== Dataset section ==
+===+
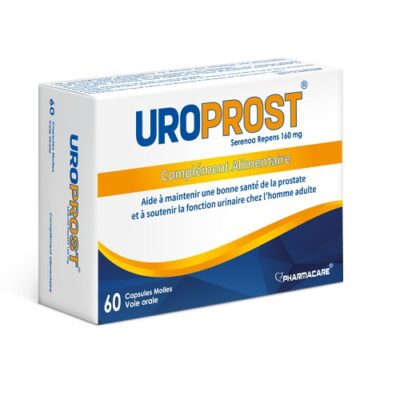 Pharmacare Uroprost – 60 Capsules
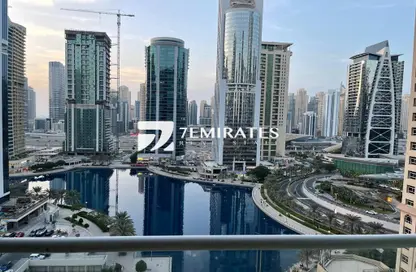 شقة - غرفة نوم - 2 حمامات للايجار في غولد كريست فيوز 2 - (JLT) مجمع J - أبراج بحيرة الجميرا - دبي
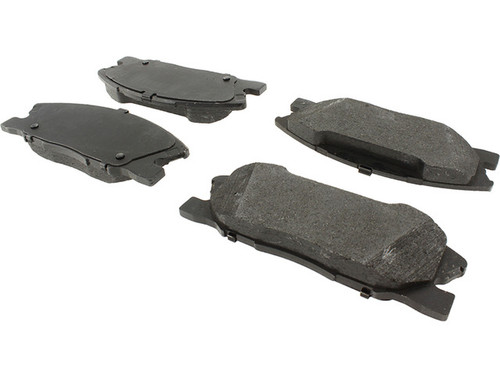 StopTech 308.17670 Premium Street Front Brake Pads for 11-23 Challenger, Charger, 300 3.6L & 5.7L HEMI with MOPAR Big Brake Kit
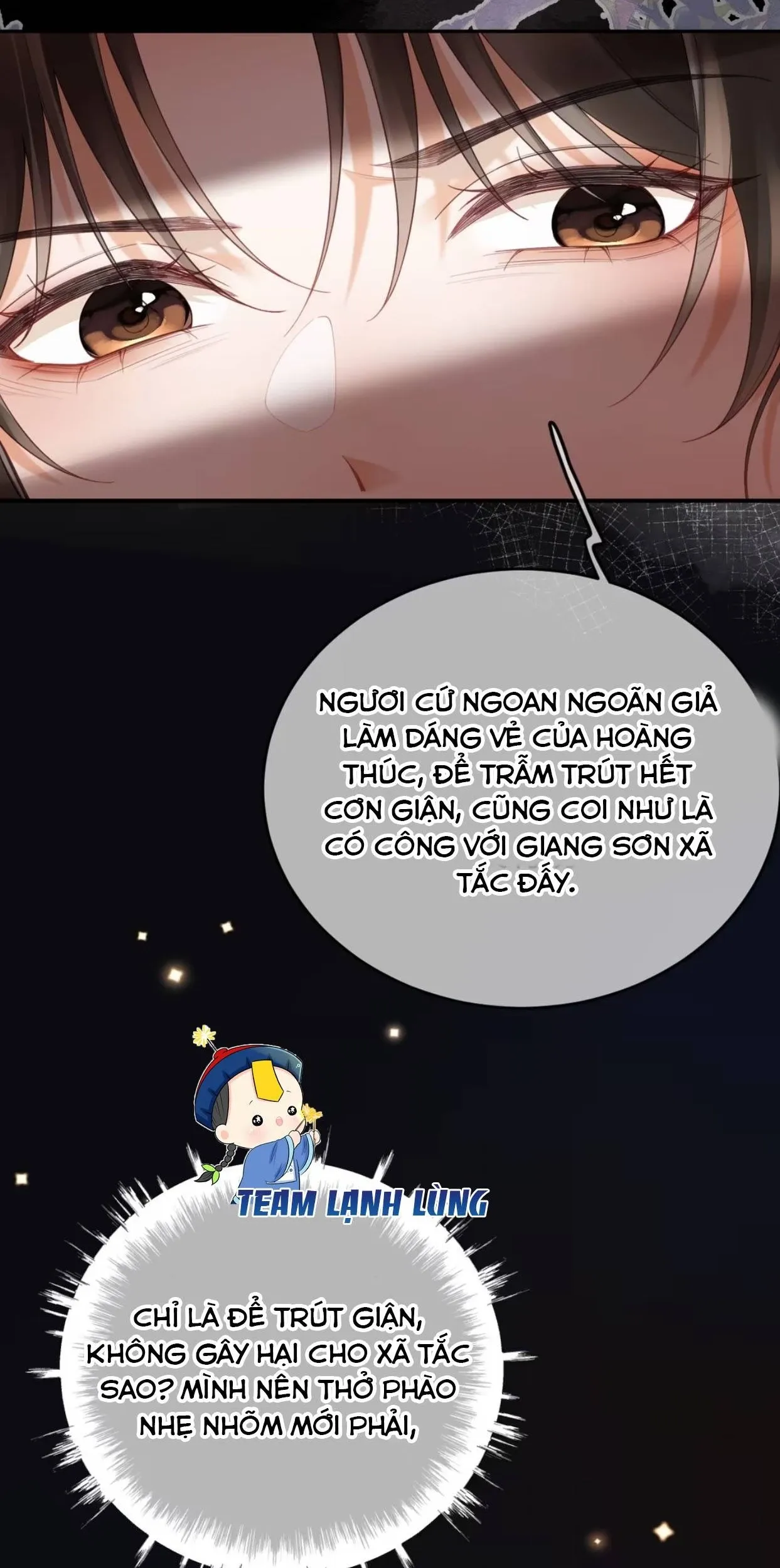 Vì Ta Hoàng Thúc Cam Nguyện Hạ Mình Chapter 8 - Trang 29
+===+
Please output the material above unchanged, apart from removing the pictures.

 Pharmacare Uroprost – 60 Capsules
 شقة - غرفة نوم - 2 حمامات للايجار في غولد كريست فيوز 2 - (JLT) مجمع J - أبراج بحيرة الجميرا - دبي
 StopTech 308.17670 Premium Street Front Brake Pads for 11-23 Challenger, Charger, 300 3.6L & 5.7L HEMI with MOPAR Big Brake Kit
 Vì Ta Hoàng Thúc Cam Nguyện Hạ Mình Chapter 8 - Trang 29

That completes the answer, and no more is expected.